§ **Problem statement**: Please print the entries below exactly, from the line with "Deidra from Scott" through the line with "Victoria Secret Pyjama Shorts Size M • 1.40£", including both of those lines and leaving out all others.

§ **Record set**:
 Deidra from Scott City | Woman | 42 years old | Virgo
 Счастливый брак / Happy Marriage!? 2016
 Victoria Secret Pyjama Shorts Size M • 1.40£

---

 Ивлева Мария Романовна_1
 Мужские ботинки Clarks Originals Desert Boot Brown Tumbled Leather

§ **Result of this task**:
 Deidra from Scott City | Woman | 42 years old | Virgo
 Счастливый брак / Happy Marriage!? 2016
 Victoria Secret Pyjama Shorts Size M • 1.40£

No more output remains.